SOURCE DATA:
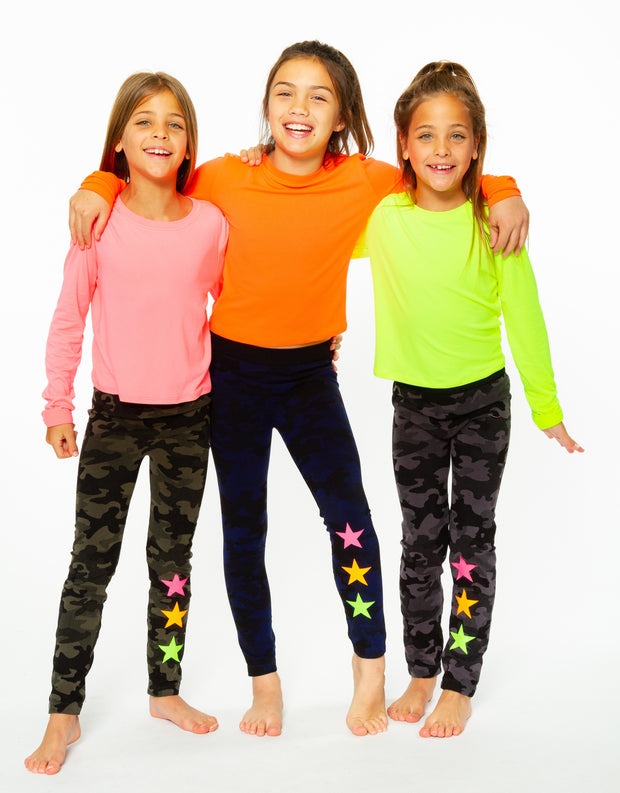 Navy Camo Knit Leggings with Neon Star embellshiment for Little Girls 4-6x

...

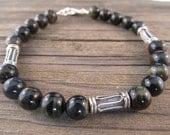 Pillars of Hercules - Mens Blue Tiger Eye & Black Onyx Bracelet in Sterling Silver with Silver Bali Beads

==

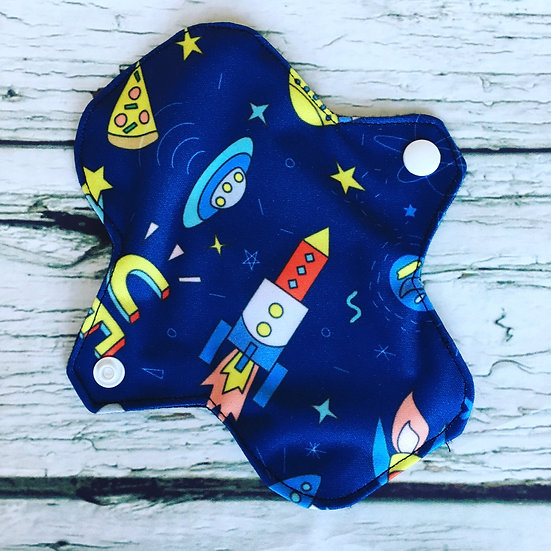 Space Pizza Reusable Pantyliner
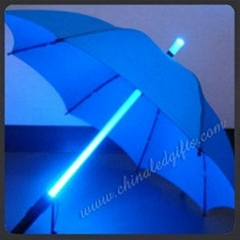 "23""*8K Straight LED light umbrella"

DIRECTIONS FOR THIS TASK:
In the listing above, find the line with "Space Pizza Reusable Pantyliner" and output every line through the one with "Straight LED light", exactly, without the pictures.

SOLUTION TO THIS EXERCISE:
 Space Pizza Reusable Pantyliner
 "23""*8K Straight LED light umbrella"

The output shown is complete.